▶ _Source extract_
OBJECTIVE OF THE INVENTION
[0006] The object of the invention is to provide a method and an
arrangement for removing outgrowth in a suspension smelting
furnace.
SHORT DESCRIPTION OF THE INVENTION
[0007] The method for removing outgrowth in a suspension smelting
furnace is characterized by the definitions of independent claim
1.
[0008] Preferred embodiments of the method are defined in the
dependent claims 2 to 9.
[0009] The method for removing outgrowth in a suspension smelting
furnace of the invention is correspondingly characterized by the
definitions of independent claim 10.
[0010] Preferred embodiments of the arrangement are defined in the
dependent claims 11 to 19.
[0011] The method for removing outgrowth in a suspension smelting
furnace comprises providing the reaction shaft with at least one
opening for an outgrowth removal means. The method comprises
additionally providing at least one outgrowth removal means having
a movable piston, and arranging a movable piston of at least one
outgrowth removal means such that the movable piston of at least
one outgrowth removal means can move in the opening in the reaction
shaft and into the reaction shaft, and moving the movable piston of
at least one outgrowth removal means into the reaction shaft to
push possible outgrowth in the reaction shaft by means of the
movable piston of said at least one outgrowth removal means to
detach possible outgrowth in the reaction shaft and to cause
possible outgrowth to fall in the reaction shaft.

▶ _Written request a_
In the patent excerpt, which dependent claims define the preferred embodiments of the arrangement?
The text and the records have no connection to each other.

▶ _Input for this task_
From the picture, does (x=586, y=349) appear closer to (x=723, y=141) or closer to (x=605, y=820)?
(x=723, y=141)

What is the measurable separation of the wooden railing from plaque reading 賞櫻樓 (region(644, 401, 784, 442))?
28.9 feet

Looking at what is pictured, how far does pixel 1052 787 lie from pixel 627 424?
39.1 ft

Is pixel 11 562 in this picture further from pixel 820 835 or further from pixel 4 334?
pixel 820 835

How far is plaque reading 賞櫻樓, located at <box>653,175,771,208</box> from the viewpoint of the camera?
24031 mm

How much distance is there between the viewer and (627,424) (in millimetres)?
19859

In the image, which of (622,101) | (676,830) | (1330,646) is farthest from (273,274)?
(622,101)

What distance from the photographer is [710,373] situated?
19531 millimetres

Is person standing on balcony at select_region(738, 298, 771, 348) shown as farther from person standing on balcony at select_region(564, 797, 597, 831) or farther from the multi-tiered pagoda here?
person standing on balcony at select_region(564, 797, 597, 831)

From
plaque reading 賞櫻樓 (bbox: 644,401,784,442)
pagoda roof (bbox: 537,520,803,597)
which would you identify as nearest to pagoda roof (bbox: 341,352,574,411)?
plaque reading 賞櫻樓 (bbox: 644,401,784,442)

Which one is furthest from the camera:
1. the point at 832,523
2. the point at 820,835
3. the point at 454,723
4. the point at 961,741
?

▶ _Written request b_
Rewrite the records from the line containing "Is person standing" through the end of the records, substituting "location" for "point" and leaving everything else unchanged.

▶ _Task answer a_
Dependent claims 11 to 19.

▶ _Task answer b_
Is person standing on balcony at select_region(738, 298, 771, 348) shown as farther from person standing on balcony at select_region(564, 797, 597, 831) or farther from the multi-tiered pagoda here?
person standing on balcony at select_region(564, 797, 597, 831)

From
plaque reading 賞櫻樓 (bbox: 644,401,784,442)
pagoda roof (bbox: 537,520,803,597)
which would you identify as nearest to pagoda roof (bbox: 341,352,574,411)?
plaque reading 賞櫻樓 (bbox: 644,401,784,442)

Which one is furthest from the camera:
1. the location at 832,523
2. the location at 820,835
3. the location at 454,723
4. the location at 961,741
?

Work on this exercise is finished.